Greenville, North Carolina

Business systems, SAP, and practical software.

I’m Scott Johnson, a Senior Manager in Data Analytics leading an SAP master data team. With a background in software engineering, industrial engineering, and business, I focus on designing practical systems and modernizing internal tools where data, process, and software come together.

Portrait of Scott Johnson

A little about me

I’m a Senior Manager of Data Analytics focused on SAP master data and building systems that align data, process, and business needs. My background spans industrial engineering, finance, and software engineering, and I’ve spent much of my career working in SAP while bridging the gap between business teams and IT.

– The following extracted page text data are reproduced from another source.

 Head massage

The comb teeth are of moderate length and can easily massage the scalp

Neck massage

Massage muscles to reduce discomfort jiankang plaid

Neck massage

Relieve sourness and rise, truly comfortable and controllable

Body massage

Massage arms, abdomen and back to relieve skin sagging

Earlier, I worked as a software engineer using Go, Python, Ruby, and Kotlin, along with AWS services like S3 and Glue. Today, I’m interested in designing practical systems, improving processes, and building tools that make complex work easier to understand.

What I work on

data

SAP & master data

Supporting SAP-related projects, improving data quality, and helping shape processes that work in the real world.

systems

Business systems

Translating operational needs into practical system designs, with an emphasis on usability, maintainability, and clarity.

tools

Software ideas

Exploring lightweight internal applications, reporting tools, and modern web approaches for replacing aging business software.

Projects & ideas

Data & Analytics

Master data strategy & design

Building data governance frameworks and master data architectures that balance operational flexibility with analytical rigor. Focused on systems that scale and remain maintainable as organizations evolve.

Software & Tools

Practical web applications

Exploring lightweight, modern approaches to business application development. Building tools that bridge the gap between technical elegance and operational simplicity. Focusing on clarity and long-term maintainability.

Things I think about

tools

Modernizing internal tools

I’m interested in how organizations can move from older, hard-to-maintain internal systems toward simpler, more sustainable web applications.

design

Systems that stay useful

The best tools are often the ones that remain understandable over time. Clear data models, thoughtful workflows, and interfaces that don’t fight the user.